The Beehive of History

Current events in the USA, starting with the dreadful  alt-right/alt-left confrontation  in Charlottesville prompted this comment from me to a friend:

"One makes distinctions in history and of historical figures and does not study it as a comic strip of white and black hat characters. If one says the least non-derogatory remark about one of history's "predetermined villains", historical activists swarm onto one like a hive of angry bees, piling on the stings without bothering to ponder why they are agitated.

 Lee was so highly considered an officer that Lincoln offered him command. He did not "declare war on America" - he resigned from the US Army after Virginia left the Union , which left him the choice of fighting Virginians or the non-Virginians who soon invaded it - and he saw himself first as a Virginian and secondly as a US citizen, like a majority of people did in those days when the Federal government was miniscule and  younger than Virginia's. It is plain from his writings he saw the coming war as a tragedy, not as a yahoo event to impose more slavery, lunike Gen Bedford Forrest and others. 
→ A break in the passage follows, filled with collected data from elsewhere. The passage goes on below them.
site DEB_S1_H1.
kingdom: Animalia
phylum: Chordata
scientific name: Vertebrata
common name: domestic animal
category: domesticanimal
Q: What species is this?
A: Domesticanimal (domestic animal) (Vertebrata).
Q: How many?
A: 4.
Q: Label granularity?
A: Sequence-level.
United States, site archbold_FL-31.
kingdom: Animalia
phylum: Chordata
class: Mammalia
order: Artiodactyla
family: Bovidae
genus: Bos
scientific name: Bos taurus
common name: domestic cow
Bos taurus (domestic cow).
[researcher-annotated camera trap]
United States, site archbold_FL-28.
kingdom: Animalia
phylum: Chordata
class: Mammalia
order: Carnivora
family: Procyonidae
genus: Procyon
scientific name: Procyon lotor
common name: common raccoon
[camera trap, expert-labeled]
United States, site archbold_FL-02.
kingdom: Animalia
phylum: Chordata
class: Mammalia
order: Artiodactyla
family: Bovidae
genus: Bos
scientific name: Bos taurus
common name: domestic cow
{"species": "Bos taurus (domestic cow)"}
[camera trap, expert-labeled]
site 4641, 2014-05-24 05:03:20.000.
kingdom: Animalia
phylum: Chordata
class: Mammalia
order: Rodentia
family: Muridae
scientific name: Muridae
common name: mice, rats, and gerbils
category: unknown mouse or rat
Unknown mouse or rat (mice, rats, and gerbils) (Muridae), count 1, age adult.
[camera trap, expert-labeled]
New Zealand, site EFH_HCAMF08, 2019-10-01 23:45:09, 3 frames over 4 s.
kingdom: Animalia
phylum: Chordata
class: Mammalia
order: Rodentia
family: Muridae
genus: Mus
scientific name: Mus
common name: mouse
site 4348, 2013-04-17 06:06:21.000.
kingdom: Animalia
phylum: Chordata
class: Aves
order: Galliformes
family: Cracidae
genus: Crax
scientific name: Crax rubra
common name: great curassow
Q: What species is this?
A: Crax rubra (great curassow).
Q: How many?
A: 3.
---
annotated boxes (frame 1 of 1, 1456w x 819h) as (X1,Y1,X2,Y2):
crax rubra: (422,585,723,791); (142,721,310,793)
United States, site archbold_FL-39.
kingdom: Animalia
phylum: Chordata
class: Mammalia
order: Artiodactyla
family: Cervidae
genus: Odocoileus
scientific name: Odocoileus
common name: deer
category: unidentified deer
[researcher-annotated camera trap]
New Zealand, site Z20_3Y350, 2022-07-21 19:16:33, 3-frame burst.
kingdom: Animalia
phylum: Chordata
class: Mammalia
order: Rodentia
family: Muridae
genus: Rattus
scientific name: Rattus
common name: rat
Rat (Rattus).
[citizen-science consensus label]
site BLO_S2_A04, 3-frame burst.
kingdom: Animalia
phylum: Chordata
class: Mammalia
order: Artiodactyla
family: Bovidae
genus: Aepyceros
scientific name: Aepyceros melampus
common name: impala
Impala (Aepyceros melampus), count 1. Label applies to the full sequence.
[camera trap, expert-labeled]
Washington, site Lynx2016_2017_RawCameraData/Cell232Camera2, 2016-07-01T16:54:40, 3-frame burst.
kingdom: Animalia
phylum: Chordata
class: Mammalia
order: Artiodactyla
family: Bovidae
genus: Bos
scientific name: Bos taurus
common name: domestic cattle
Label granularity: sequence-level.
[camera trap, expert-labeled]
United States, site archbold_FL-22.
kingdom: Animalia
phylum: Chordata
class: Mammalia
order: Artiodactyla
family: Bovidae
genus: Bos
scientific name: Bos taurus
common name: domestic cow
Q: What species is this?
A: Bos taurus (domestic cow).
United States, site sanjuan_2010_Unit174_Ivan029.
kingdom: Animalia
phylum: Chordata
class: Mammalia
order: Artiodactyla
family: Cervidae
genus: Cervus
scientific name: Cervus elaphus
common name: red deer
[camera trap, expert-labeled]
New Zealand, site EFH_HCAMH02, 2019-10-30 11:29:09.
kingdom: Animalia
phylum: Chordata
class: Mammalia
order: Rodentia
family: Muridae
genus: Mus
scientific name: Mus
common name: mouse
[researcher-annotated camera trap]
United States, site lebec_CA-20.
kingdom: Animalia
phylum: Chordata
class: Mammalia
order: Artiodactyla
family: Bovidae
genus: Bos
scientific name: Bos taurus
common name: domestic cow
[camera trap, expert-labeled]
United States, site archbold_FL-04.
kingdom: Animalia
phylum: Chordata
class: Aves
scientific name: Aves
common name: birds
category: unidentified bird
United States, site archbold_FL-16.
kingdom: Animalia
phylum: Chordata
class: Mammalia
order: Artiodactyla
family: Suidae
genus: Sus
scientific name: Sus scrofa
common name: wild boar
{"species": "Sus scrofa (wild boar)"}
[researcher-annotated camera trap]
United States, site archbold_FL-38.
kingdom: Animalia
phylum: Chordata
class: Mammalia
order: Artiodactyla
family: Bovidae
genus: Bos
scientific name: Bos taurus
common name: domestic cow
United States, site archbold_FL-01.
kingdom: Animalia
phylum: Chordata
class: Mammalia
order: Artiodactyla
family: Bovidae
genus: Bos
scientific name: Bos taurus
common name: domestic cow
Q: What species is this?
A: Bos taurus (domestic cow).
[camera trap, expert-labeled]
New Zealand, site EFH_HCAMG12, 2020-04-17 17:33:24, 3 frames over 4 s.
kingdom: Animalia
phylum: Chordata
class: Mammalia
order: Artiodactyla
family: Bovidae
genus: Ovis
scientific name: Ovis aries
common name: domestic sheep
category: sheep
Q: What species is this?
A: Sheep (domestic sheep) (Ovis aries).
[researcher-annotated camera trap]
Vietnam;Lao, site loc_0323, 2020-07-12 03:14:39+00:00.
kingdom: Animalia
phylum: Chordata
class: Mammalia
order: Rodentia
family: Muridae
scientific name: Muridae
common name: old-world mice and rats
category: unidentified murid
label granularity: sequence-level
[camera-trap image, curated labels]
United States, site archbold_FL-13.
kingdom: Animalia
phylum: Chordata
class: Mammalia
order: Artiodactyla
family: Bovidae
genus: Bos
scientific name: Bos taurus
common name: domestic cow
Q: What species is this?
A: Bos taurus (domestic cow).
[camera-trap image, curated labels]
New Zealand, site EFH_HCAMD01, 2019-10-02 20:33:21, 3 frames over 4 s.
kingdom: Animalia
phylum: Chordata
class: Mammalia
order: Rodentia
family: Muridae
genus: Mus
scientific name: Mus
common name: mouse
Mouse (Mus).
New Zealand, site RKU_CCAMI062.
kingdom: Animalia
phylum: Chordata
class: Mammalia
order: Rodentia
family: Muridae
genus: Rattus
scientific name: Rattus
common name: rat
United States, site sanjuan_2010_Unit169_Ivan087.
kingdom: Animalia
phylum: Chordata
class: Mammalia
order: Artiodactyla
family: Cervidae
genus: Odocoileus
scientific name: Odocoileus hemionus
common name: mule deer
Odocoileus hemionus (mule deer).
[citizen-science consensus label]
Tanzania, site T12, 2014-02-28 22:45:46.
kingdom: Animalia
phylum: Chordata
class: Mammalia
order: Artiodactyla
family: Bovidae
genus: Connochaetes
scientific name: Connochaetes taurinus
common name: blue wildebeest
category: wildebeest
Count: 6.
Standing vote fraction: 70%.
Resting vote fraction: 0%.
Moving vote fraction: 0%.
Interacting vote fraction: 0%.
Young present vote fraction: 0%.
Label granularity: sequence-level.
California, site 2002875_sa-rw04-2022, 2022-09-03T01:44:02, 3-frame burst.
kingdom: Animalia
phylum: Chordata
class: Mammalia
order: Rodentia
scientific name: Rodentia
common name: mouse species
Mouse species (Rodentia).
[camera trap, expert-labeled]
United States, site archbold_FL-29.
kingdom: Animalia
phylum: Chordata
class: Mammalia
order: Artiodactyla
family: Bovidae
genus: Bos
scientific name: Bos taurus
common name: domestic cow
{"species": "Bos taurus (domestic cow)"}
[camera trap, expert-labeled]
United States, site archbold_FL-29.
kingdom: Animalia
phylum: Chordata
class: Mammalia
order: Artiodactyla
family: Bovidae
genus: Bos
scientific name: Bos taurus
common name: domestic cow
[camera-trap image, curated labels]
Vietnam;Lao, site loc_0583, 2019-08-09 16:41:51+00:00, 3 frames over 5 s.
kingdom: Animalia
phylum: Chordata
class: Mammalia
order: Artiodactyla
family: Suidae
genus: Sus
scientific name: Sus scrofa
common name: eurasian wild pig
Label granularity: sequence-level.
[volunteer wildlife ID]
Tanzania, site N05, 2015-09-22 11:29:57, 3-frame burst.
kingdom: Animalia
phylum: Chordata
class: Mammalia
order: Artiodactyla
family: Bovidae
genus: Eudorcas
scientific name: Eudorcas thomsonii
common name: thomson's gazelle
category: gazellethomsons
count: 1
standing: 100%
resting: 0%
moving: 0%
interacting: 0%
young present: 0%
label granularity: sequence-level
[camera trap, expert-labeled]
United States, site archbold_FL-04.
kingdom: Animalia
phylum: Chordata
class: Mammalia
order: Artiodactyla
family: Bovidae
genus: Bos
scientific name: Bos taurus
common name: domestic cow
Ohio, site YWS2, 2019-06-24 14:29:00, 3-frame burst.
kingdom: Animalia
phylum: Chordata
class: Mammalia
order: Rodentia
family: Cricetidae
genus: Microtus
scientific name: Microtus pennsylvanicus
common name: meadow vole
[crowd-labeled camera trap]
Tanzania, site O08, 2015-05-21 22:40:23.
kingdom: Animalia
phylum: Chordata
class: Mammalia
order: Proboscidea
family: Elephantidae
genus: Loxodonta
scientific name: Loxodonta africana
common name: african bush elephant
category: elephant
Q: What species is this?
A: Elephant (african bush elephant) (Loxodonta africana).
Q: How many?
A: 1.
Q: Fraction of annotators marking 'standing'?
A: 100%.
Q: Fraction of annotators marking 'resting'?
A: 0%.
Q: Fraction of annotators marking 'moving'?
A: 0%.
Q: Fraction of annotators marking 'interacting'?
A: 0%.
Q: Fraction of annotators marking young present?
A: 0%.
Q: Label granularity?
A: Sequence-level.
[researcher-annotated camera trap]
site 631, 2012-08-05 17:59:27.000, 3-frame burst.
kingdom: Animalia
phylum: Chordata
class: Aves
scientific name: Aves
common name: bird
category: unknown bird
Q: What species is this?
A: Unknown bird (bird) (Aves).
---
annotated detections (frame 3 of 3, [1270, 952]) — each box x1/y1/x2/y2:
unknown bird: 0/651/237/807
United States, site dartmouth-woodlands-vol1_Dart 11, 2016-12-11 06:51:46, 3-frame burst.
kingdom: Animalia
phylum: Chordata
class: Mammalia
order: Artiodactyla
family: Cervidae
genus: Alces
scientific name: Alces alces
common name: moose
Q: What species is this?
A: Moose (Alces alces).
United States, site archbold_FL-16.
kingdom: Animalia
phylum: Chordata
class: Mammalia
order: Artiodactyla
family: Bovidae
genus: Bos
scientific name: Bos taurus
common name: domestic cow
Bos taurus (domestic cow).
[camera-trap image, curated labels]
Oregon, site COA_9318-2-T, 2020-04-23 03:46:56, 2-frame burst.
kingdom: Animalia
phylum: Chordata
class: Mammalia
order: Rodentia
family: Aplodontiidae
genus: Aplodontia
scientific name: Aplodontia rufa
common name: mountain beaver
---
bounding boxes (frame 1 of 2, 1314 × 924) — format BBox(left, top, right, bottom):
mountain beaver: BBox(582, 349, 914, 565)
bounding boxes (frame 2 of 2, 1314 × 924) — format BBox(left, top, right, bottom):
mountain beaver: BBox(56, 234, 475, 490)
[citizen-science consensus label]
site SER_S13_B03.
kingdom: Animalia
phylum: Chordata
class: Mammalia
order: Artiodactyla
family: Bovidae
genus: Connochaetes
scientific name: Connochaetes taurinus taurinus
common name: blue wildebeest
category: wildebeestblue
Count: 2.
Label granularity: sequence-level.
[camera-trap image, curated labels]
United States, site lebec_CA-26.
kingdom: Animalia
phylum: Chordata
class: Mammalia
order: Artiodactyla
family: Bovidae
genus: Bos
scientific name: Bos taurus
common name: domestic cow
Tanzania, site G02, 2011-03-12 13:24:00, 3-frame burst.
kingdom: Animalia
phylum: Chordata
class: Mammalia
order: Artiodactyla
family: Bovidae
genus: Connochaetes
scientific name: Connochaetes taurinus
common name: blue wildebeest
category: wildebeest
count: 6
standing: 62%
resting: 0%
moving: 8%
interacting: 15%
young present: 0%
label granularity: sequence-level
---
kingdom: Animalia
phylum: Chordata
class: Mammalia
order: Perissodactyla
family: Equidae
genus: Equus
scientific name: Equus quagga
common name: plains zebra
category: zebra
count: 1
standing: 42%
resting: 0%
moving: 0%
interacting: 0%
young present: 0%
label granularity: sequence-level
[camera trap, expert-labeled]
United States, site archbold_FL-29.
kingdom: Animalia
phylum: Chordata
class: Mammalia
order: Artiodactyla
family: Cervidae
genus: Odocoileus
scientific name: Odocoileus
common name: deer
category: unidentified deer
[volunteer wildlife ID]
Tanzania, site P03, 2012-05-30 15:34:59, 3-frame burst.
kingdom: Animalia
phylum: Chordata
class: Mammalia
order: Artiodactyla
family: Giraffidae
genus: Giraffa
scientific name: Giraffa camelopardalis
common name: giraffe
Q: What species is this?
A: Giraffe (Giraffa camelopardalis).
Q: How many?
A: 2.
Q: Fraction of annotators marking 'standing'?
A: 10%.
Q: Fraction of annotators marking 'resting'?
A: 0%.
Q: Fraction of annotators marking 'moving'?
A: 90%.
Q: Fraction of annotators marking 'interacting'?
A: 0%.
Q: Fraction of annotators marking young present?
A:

He is not guilty of "war crimes", did not order the massacre of black soldiers  and worked after the war to urge reconciliation. He celebrated the end of slavery and made it plain he had never fought for that, but for his State. There are numerous parallels in history of people like Lee, who fought for ignoble causes because of misplaced duty or tragedy in their situation. Rommel is perhaps a parallel and militarily there are many others. They are complex beings with many motives.

It is possible to study, read about, debate about and even view statues of Lee (gasp!) and similar complex figures without automatically becoming a racist, slave supporter and despicable human being. That is  modern politics devising  a judgement on the unchangeable past. Just as it is possible to view a statue of Cromwell or debate his complexities without becoming a regicide.

University students taking a hammer to Lee's statue is nothing more than ahistorical barbarism and a sign of parallel  extremist minds as the very people who stupidly and malignantly take a Lee statue as a rallying point for neo-supremacy. The past is dead, and is not coming back - but if we cannot study it, if it is erased entirely or only a single,totalitarian view of it or anyone in it permitted, then we really will re-live it."